(Entradas salvas)
>>>>>

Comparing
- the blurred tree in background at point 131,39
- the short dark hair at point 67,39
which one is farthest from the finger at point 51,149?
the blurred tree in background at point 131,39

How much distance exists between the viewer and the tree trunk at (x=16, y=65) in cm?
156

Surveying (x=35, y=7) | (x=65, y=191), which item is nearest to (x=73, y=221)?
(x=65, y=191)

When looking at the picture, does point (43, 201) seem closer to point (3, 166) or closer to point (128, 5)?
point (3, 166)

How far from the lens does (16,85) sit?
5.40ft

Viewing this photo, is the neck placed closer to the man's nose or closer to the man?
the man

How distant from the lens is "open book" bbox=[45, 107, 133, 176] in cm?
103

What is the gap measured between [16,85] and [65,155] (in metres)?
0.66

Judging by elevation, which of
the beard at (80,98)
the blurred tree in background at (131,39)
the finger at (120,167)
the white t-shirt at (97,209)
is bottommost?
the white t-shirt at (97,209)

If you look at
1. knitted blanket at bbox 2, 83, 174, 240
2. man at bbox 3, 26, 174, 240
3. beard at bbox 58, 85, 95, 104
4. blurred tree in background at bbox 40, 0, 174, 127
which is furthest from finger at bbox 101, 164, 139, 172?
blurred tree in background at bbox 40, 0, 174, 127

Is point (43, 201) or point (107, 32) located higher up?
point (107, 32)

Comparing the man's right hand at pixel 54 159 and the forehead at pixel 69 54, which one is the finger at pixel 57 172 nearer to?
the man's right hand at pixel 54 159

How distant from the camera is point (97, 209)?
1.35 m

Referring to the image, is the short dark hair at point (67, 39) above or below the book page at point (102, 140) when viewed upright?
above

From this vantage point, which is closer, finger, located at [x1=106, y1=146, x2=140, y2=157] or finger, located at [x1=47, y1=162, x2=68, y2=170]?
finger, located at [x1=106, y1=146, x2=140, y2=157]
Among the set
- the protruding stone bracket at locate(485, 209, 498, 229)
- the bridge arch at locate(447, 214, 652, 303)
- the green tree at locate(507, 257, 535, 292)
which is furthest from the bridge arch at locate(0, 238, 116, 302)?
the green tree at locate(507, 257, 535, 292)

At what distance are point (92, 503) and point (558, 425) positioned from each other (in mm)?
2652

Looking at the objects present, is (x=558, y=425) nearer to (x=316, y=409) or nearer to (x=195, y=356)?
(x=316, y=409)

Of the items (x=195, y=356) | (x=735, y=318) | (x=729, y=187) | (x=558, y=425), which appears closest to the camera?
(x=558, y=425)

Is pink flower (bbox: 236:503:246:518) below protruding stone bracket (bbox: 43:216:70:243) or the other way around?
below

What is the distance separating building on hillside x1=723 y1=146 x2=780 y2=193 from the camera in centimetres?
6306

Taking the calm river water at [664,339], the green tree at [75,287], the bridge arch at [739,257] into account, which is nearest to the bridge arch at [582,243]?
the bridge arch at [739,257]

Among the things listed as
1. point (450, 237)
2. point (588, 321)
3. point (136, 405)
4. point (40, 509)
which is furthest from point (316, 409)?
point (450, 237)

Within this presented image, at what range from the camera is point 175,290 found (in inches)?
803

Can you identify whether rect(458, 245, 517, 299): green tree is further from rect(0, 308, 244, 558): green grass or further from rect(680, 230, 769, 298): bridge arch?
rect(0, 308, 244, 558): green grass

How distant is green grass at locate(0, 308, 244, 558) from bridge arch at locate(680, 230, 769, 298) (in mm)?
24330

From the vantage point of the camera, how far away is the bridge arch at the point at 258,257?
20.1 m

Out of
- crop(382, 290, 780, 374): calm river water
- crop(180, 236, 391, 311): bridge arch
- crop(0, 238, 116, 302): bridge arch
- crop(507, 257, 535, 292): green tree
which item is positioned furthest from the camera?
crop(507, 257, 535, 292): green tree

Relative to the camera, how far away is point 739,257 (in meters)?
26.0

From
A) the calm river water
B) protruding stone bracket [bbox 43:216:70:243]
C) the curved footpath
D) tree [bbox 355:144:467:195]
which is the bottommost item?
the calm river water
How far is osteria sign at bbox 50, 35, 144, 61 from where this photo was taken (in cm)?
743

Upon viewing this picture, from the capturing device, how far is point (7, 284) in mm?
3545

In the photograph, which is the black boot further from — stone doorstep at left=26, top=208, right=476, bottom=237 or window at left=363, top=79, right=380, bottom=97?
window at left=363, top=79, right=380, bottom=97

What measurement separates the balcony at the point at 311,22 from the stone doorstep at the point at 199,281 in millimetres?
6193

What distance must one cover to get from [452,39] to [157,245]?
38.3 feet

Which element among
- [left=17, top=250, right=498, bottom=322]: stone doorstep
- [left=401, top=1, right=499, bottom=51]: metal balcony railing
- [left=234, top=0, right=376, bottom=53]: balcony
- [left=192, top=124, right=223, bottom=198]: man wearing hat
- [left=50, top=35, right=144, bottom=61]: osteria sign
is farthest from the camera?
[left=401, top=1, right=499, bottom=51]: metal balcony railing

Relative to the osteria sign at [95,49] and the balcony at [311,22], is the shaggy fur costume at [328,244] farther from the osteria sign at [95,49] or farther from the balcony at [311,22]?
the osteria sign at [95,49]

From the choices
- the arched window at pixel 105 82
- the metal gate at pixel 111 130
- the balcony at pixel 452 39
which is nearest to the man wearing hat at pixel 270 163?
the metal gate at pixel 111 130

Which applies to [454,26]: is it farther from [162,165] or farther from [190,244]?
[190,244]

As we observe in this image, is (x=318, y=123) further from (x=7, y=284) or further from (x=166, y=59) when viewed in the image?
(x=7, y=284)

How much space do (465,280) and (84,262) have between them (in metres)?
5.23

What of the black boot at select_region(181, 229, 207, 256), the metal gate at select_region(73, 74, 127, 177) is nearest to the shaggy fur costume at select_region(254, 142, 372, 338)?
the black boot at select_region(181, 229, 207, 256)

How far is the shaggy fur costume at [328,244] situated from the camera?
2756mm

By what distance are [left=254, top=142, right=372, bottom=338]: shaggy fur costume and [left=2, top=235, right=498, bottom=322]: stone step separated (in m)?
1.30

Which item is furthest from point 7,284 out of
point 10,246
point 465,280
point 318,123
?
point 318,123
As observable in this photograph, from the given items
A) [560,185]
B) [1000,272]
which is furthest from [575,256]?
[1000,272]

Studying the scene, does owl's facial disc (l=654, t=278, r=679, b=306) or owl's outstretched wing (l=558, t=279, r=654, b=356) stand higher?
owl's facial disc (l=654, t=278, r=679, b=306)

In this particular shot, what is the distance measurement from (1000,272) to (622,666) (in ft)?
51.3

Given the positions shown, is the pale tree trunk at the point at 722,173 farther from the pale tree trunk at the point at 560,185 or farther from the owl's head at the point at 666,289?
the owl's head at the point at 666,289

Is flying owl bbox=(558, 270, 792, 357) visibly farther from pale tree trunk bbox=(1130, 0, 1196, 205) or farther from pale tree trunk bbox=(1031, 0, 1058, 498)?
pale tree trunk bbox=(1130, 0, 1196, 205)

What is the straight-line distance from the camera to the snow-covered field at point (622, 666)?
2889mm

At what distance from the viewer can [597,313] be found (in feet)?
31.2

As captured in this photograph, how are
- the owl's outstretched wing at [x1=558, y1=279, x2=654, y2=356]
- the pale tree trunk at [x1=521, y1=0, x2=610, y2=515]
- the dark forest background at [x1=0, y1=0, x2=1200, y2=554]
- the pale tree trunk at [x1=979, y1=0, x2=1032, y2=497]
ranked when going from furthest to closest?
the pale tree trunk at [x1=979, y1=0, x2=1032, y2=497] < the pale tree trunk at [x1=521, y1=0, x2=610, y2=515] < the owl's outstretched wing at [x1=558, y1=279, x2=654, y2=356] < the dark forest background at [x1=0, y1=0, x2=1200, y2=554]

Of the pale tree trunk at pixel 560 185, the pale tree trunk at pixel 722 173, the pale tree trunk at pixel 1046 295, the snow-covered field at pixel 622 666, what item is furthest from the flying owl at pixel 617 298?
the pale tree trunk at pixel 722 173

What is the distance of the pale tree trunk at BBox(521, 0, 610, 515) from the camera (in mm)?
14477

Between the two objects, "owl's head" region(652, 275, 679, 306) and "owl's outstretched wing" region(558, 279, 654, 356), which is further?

<<<<<

Enunciado: Transcreva, sem alterar nada, o trecho que começa na linha que contém "What is the straight-line" e vai até a última linha acima, incluindo ambas.

Resposta:
What is the straight-line distance from the camera to the snow-covered field at point (622, 666)?
2889mm

At what distance from the viewer can [597,313] be found (in feet)?
31.2

As captured in this photograph, how are
- the owl's outstretched wing at [x1=558, y1=279, x2=654, y2=356]
- the pale tree trunk at [x1=521, y1=0, x2=610, y2=515]
- the dark forest background at [x1=0, y1=0, x2=1200, y2=554]
- the pale tree trunk at [x1=979, y1=0, x2=1032, y2=497]
ranked when going from furthest to closest?
the pale tree trunk at [x1=979, y1=0, x2=1032, y2=497] < the pale tree trunk at [x1=521, y1=0, x2=610, y2=515] < the owl's outstretched wing at [x1=558, y1=279, x2=654, y2=356] < the dark forest background at [x1=0, y1=0, x2=1200, y2=554]

Of the pale tree trunk at pixel 560 185, the pale tree trunk at pixel 722 173, the pale tree trunk at pixel 1046 295, the snow-covered field at pixel 622 666, what item is furthest from the flying owl at pixel 617 298?
the pale tree trunk at pixel 722 173

What is the distance of the pale tree trunk at BBox(521, 0, 610, 515) from the camera (in mm)?
14477

Between the two objects, "owl's head" region(652, 275, 679, 306) and "owl's outstretched wing" region(558, 279, 654, 356), which is further?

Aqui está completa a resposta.